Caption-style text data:

-- Opening Marker --

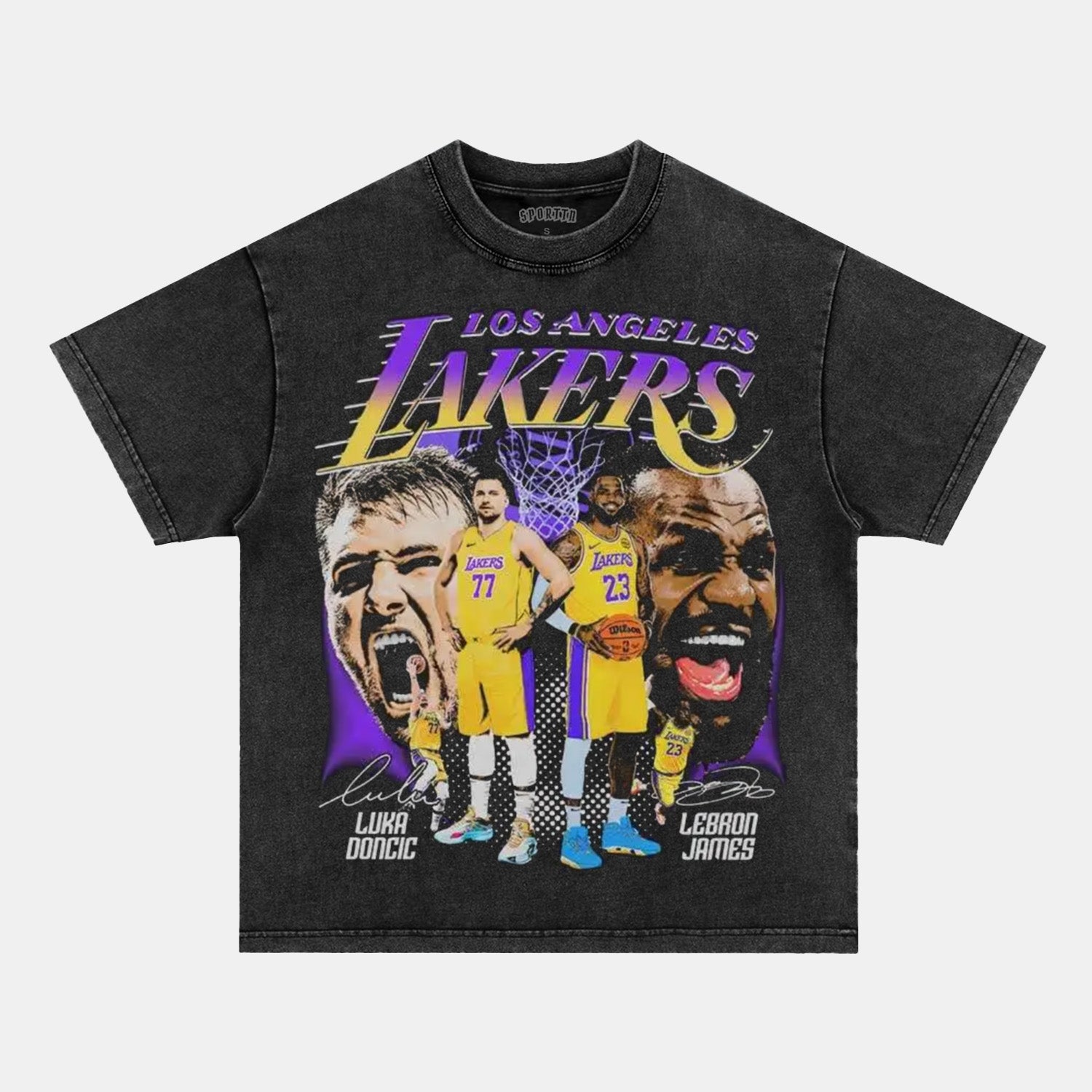 LAKERS TEE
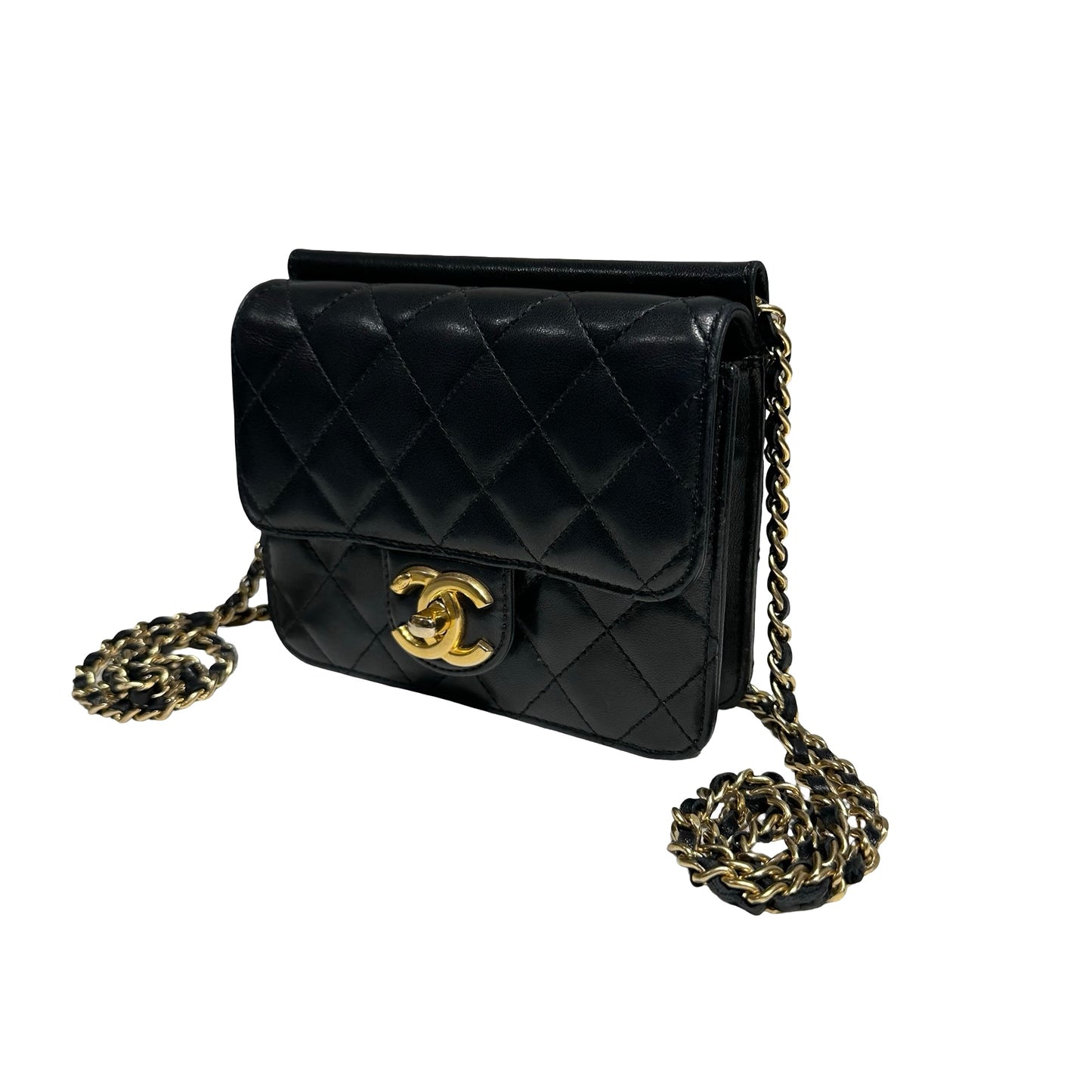CHANEL FLAP BAG [3001087]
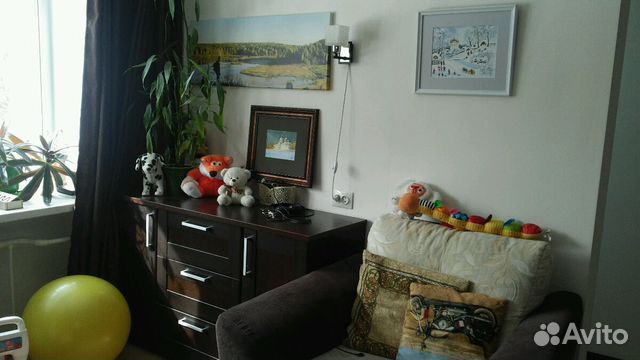 2-к квартира, 45 м², 2/5 эт.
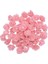 F05 Şeftali 100 Adet 50-200 Adet 3 cm Pe Köpük Gül Yapay Çiçek Başları Dıy Oyuncak Ayı Güller Scrapbooking Çelenk Aksesuarları Düğün Parti Dekoru (Yurt Dışından) 1
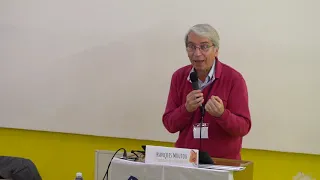 Colloque Renard : Situation sanitaire : de la rage à l’échinococcose (François Moutou)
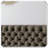 Tufted Upholstered Headboard Modern Button Metal Legs Wood Frame,Queen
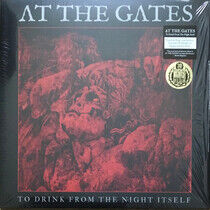 At the Gates - To Drink From..-Gatefold-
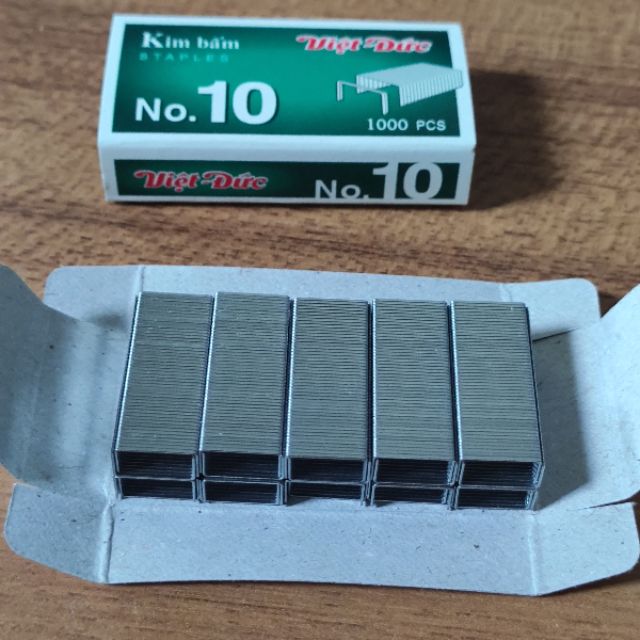 Kim bấm số 10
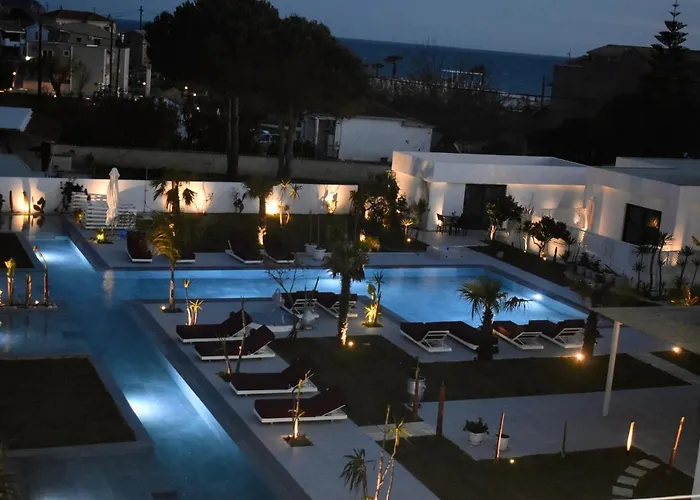 Maro Apartments Arillas Corfu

-- Closing Marker --

_WORK ITEM_. Each line between the one holding "CHANEL FLAP BAG [3001087]" and the one holding "Tufted Upholstered Headboard", inclusive, should be copied exactly as it appears above, and pictures should be omitted.

_COMPLETED EXERCISE_.
CHANEL FLAP BAG [3001087]
 2-к квартира, 45 м², 2/5 эт.
 F05 Şeftali 100 Adet 50-200 Adet 3 cm Pe Köpük Gül Yapay Çiçek Başları Dıy Oyuncak Ayı Güller Scrapbooking Çelenk Aksesuarları Düğün Parti Dekoru (Yurt Dışından) 1
 Colloque Renard : Situation sanitaire : de la rage à l’échinococcose (François Moutou)
 Tufted Upholstered Headboard Modern Button Metal Legs Wood Frame,Queen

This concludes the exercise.